The production on this album is also absolutely fabulous — often recalling the sort of channel separation that once made you want to lie in a closed-off room smack dab in the middle of a pair of Speakerlab towers back in the halcyon days of vinyl albums. In other words, do not download this album — at least not in those poor sounding MP3 formats. This is music that is meant to be played on a proper stereo system, and quite loudly at that.

Musically, the album moves rather effortlessly from the lilting melodies of its most obvious breakup song "Barely Breathing" ("I never said enough to make it up to you"), to the full-tilt metallic guitars of tracks like the title song and "Preparation for Meltdown" pretty much on a dime.

On the latter, lyrics like "they're burrowing within, and throttling my soul" are belied by haunting acoustic guitars before giving way to a full-on metallic assault reminiscent of some of Steven Wilson's (an obvious influence) heavier work with Porcupine Tree.

But bassist Jon Sykes is the guy who most earns his change here. On tracks like "3000 Days," the way that Sykes's bass lines dance around the metallic guitars and swelling keyboards recalls Chris Squire's most memorable work with Yes.

On "Show A Little Love," Sykes's bass throbs away in metronomic time, much like the broken heart Soord sings about in lines like "it's easy to see the walls are closing in for you and me," as metallic guitars and discordant synths hammer the point that much further home.

With Someone Here Is Missing, the Pineapple Thief continue to prove their mettle as one of the more promising new bands on the prog-rock scene, while growing by leaps and bounds as songwriters and studio technicians. Hopefully, enough folks will take notice of this album to mend poor old Bruce Soord's broken heart.

Powered by

About Glen Boyd

Glen Boyd is the author of Neil Young FAQ, released in May 2012 by Backbeat Books/Hal Leonard Publishing. He is a former BC Music Editor and current contributor, whose work has also appeared in SPIN, Ultimate Classic Rock, The Rocket, The Source and other publications. You can read more of Glen's work at the official Neil Young FAQ site. Follow Glen on Twitter and on Facebook.
  • Steve Adamson

    A very good article apart from two glaring problems.

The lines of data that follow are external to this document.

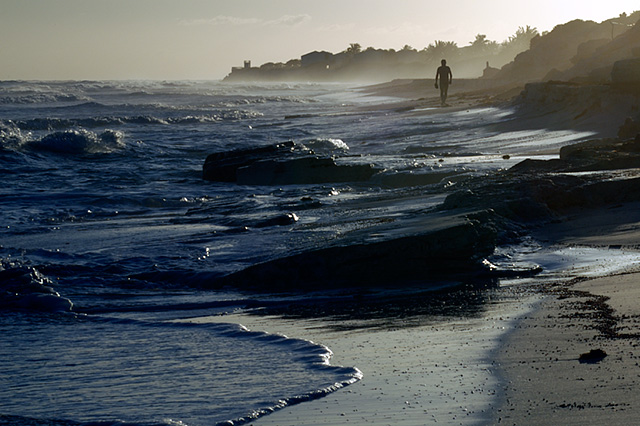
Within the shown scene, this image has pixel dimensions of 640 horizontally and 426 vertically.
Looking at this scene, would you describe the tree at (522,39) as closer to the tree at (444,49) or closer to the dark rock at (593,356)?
the tree at (444,49)

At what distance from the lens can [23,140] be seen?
20.4 m

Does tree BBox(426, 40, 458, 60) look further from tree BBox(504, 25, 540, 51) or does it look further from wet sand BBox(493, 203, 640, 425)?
wet sand BBox(493, 203, 640, 425)

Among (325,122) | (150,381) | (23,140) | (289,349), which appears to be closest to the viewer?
(150,381)

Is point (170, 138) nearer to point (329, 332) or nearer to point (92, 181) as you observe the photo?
point (92, 181)

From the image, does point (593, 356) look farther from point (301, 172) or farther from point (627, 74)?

    Bruce has not broken up with anyone.

    Jon Sykes doen’t play a single note on the album.

  • Brian aka Guppusmaximus

    I was wondering when I was gonna hear about these guys from you. They are not so far off the Porcupine Tree trail(in a good way). I like the album but it still leans too much towards the Indie genre for me. I wish it had more of a fusion of the two(including some soaring guitar work) that makes the really good prog bands stand out like PT. With that being said, “Barely Breathing” is one of the best songs I have ever heard from that genre…Ever! The singer isn’t tone deaf like the guy from Coldplay and they still understand a lot about musicianship & composition where the songs don’t get tired. BUT, the album does display a lack of experience in a prog-sense where you hear the same phrasings quite a bit. BUT, that could be said about a lot of bands and those phrasings are just complex enough but still accessible. I still wish they got a little crazier with their writing…But, that’s me.

  • #1 – to address your points:

    Somebody is playing bass (and quite well I might add) on this album and Jon Sykes is the guy credited for that in the CD booklet. I’d be most interested in where you’ve gotten your information, but I’m just going off the info provided by the CD itself.

    As to Soord’s love life (or lack thereof) — whether he’s broken up with anyone in reality or not, that is clearly what the majority of the lyrics on this record are about.

    Brian — thanx for the comment. These guys are still a bit new to me, but I definitely like what I’ve heard so far from them.


  • Sometimes a break up book, song, or poem can be years in the making. In my case, it took ten years to write the story. All those things that happen to you can be called on when you’re actually ready to let it all come out on paper. The main thing is Bruce got it all down in songs and put them on this album.

    Great article! Thanks, Glen!

  • concerned listener

    for the record, bruce stated on the TPT forum that he didn’t know where all the talk of band members not playing on the album had come from – they all did.